DO THIS =
Retype the records below exactly, starting at the line that contains "By looking at" and ending at the end of the records.

DATA =
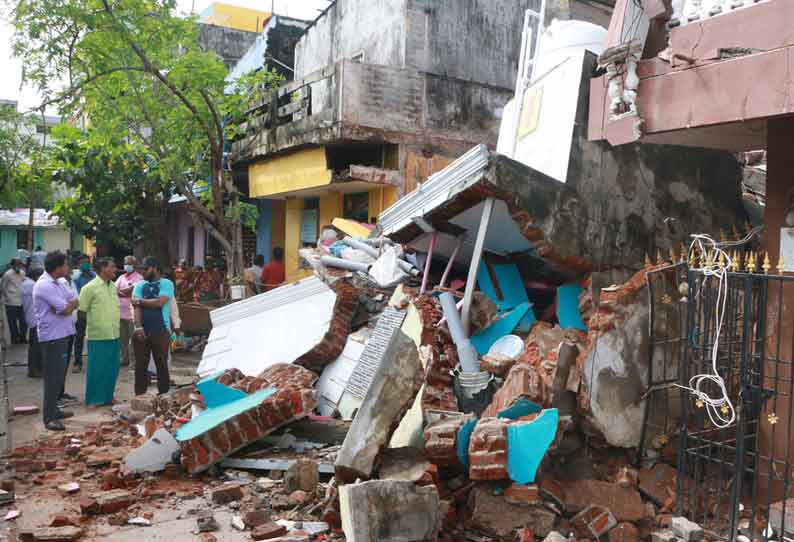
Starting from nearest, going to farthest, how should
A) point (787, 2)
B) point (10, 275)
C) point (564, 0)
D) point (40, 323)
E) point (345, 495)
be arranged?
1. point (345, 495)
2. point (787, 2)
3. point (40, 323)
4. point (564, 0)
5. point (10, 275)

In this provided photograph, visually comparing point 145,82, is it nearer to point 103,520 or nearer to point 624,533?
point 103,520

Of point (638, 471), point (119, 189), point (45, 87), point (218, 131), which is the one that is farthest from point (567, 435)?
point (119, 189)

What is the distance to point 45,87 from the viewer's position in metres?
10.1

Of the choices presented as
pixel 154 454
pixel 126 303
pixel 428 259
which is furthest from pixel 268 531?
pixel 126 303

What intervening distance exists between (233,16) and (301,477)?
23.8 m

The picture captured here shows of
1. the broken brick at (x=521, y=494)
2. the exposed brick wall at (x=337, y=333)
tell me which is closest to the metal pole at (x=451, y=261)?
the exposed brick wall at (x=337, y=333)

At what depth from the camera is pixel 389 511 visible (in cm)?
421

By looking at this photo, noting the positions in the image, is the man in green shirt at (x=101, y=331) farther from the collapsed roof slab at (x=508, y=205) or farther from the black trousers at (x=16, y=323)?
the black trousers at (x=16, y=323)

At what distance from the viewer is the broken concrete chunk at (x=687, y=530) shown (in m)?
4.54

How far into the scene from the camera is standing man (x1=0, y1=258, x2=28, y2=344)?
12477 mm

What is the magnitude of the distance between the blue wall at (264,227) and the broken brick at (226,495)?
14.4 metres

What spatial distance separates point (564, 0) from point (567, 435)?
27.1 ft

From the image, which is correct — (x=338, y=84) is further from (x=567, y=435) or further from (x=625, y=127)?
(x=567, y=435)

THE ANSWER =
By looking at this photo, noting the positions in the image, is the man in green shirt at (x=101, y=331) farther from the collapsed roof slab at (x=508, y=205) or farther from the black trousers at (x=16, y=323)?
the black trousers at (x=16, y=323)

At what distance from the viewer is the broken concrete chunk at (x=687, y=530) shown (in m)?
4.54

How far into the scene from the camera is standing man (x1=0, y1=258, x2=28, y2=344)?
12477 mm

What is the magnitude of the distance between the blue wall at (264,227) and the broken brick at (226,495)?
14.4 metres

What spatial distance separates point (564, 0) from point (567, 435)?
27.1 ft

From the image, which is correct — (x=338, y=84) is further from (x=567, y=435) or further from (x=625, y=127)?
(x=567, y=435)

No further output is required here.